Do this
Transcribe every one of the items below word for word, leaving the pictures out of your answer.

Source records:

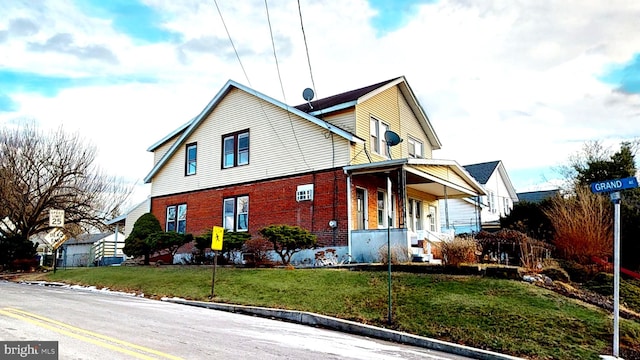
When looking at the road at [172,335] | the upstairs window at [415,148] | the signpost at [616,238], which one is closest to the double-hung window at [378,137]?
the upstairs window at [415,148]

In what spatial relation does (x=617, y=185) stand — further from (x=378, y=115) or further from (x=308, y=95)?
(x=308, y=95)

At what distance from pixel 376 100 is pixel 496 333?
1410 cm

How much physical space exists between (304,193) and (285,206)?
118cm

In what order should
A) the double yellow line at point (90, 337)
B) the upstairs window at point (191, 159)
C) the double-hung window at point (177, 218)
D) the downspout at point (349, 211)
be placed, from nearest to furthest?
the double yellow line at point (90, 337)
the downspout at point (349, 211)
the double-hung window at point (177, 218)
the upstairs window at point (191, 159)

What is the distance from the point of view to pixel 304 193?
19.9 m

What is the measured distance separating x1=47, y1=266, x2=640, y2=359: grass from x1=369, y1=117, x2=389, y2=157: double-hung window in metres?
7.91

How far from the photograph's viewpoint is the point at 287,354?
7031 millimetres

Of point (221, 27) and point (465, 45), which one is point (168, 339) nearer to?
point (221, 27)

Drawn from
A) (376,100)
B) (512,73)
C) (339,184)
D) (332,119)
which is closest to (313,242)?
(339,184)

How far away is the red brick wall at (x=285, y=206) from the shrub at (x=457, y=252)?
558 centimetres

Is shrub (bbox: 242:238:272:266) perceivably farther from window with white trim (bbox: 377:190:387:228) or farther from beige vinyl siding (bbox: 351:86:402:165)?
beige vinyl siding (bbox: 351:86:402:165)

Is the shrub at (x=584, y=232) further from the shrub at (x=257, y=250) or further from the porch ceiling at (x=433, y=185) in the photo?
the shrub at (x=257, y=250)

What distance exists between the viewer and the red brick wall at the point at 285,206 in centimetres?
1886

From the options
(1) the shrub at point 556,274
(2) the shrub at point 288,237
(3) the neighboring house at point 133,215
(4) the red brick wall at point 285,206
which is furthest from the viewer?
(3) the neighboring house at point 133,215
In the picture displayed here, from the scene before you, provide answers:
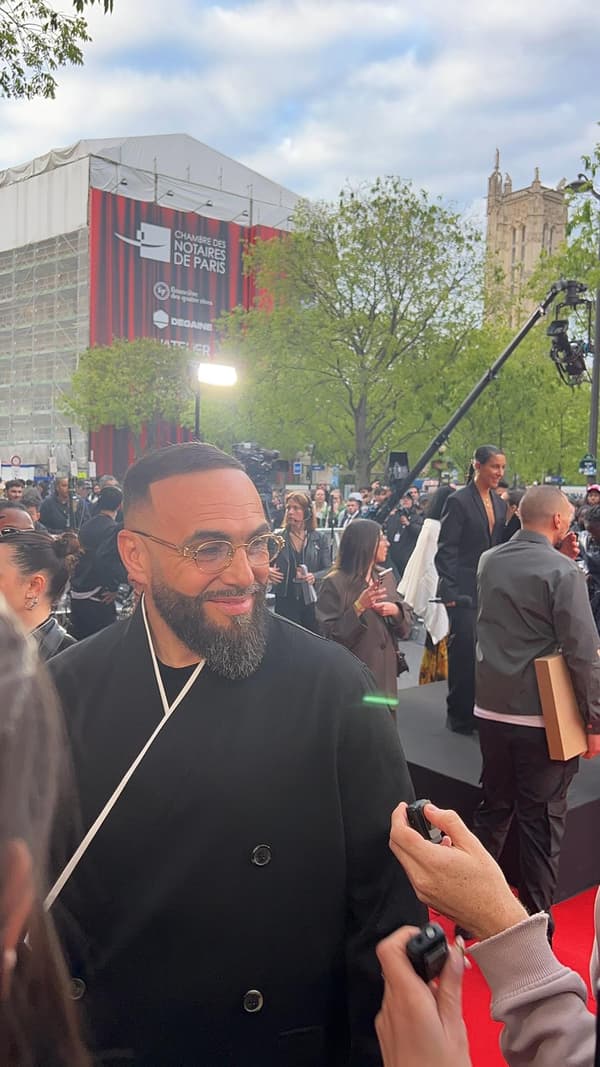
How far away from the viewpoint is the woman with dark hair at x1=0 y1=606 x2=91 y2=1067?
811 mm

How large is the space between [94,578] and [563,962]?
4091mm

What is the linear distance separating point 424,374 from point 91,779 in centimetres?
2309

Reply to the task
When looking at the road at [172,335] | the upstairs window at [415,148] | the signpost at [616,238], which one is closest to the double-hung window at [378,137]?
the upstairs window at [415,148]

In what spatial relation does (x=617, y=185) stand — further from (x=378, y=115) or further from (x=308, y=95)?
(x=308, y=95)

At what distance from pixel 376 100 is pixel 496 333?
1410 cm

How much physical space exists between (304,193) and (285,206)?
118cm

In what order should
A) the double yellow line at point (90, 337)
B) the upstairs window at point (191, 159)
C) the double-hung window at point (177, 218)
D) the downspout at point (349, 211)
be placed, from nearest to furthest?
the double yellow line at point (90, 337)
the downspout at point (349, 211)
the double-hung window at point (177, 218)
the upstairs window at point (191, 159)

What is the distance from the point of view to pixel 304 193?
19.9 m

What is the measured distance separating x1=47, y1=266, x2=640, y2=359: grass from x1=369, y1=117, x2=389, y2=157: double-hung window in metres?
7.91

How far from the photograph's viewpoint is the point at 287,354?
7031 millimetres

Of point (221, 27) and point (465, 45), which one is point (168, 339) nearer to?
point (221, 27)

Drawn from
A) (376,100)
B) (512,73)
C) (339,184)
D) (332,119)
which is closest to (313,242)?
(339,184)

How far away is the red brick wall at (x=285, y=206) from the shrub at (x=457, y=252)?
558 centimetres

Is shrub (bbox: 242:238:272:266) perceivably farther from window with white trim (bbox: 377:190:387:228) or farther from beige vinyl siding (bbox: 351:86:402:165)?
beige vinyl siding (bbox: 351:86:402:165)

Is the shrub at (x=584, y=232) further from the shrub at (x=257, y=250) or further from the porch ceiling at (x=433, y=185) in the photo?
the shrub at (x=257, y=250)

What distance exists between the viewer and the red brick wall at the point at 285,206 in centimetres?
1886

From the options
(1) the shrub at point 556,274
(2) the shrub at point 288,237
(3) the neighboring house at point 133,215
(4) the red brick wall at point 285,206
which is furthest from the viewer?
(3) the neighboring house at point 133,215
In the picture displayed here, from the scene before you, provide answers:
How far away from the viewpoint is the woman with dark hair at x1=0 y1=606 x2=91 y2=1067?
811 mm

How large is the space between [94,578] and [563,962]?
4091mm

What is the linear distance separating point 424,374 from point 91,779 in centimetres?
2309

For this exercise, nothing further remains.